Mais c'est finalement plaisant de retrouver tous ces poids de cuivre et de fonte pour parvenir à l'équilibre.

Plus que l'aspect froidement technique d'un nombre  qui s'affiche, c'est bien de ce fragile équilibre entre les deux plateaux de cuivre qu'il s'agit.

Mais la pesée  ce n'était rien à côté de la fabrication ancestrale, soigneusement consignée dans un carnet et modifiée au fil des ans sur des bouts de papier volant. Tout le savoir-faire de plusieurs générations. Il fallut faire crever les groseille puis laisser le jus s'écouler à travers un tamis. Ne pas les presser pour que le jus reste clair. Le plus pectaculaire pour moi fut le travail du "boulé". En l'occurence du "souflé". Le jus de groseille étant cuit dans un sirop de sucre, il y a deux méthodes pour vérifier qu'on est parvenu au stade souhaitable de la cuisson.

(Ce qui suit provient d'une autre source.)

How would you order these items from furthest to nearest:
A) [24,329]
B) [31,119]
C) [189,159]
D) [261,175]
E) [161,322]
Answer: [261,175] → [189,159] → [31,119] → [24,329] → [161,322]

"Quand le mélange sucre-eau entre en ébullition, le sirop devient clair et translucide.

Il est au perlé ou nappé quelques minutes après l'ébullition, quand des perles rondes, de plus en plus grandes, viennent éclater à la surface.

Il est au boulé quand quelques gouttes de sirop versées dans un bol d'eau froide peuvent être rassemblées en une boule molle sous les doigts. On appelle aussi ce stade le soufflé car si l'on souffle à travers l'écumoire trempée dans le sirop, il se forme des bulles."

Marie-Paule Bernardin "Confitures, gelées et chutneys"

C'était l'habitude de mon amie.IMGP1627.JPG

Technique délicate.

On éclabousse partout et il faut souffler fort.

En fait il existe une méthode plus simple... mesurer la température du sucre en ébullition avec un thermomètre adéquat.

Mais ce serait perdre la magie d'un geste venu de la nuit des temps. Et surtout on se serait privées de fou-rires inénarrables. "Si on nous avait dit en 68 (que nous n'avons pas vécu ensemble) que quarante ans plus tard on se retrouverait pour faire de la gelée de groseille !"

Le jus de groseille est enfin jeté et saisi dans le sucre brûlant : on repart pour un  bouillon, et on verse dans les pots une fabuleuse gelée, claire et chatoyante.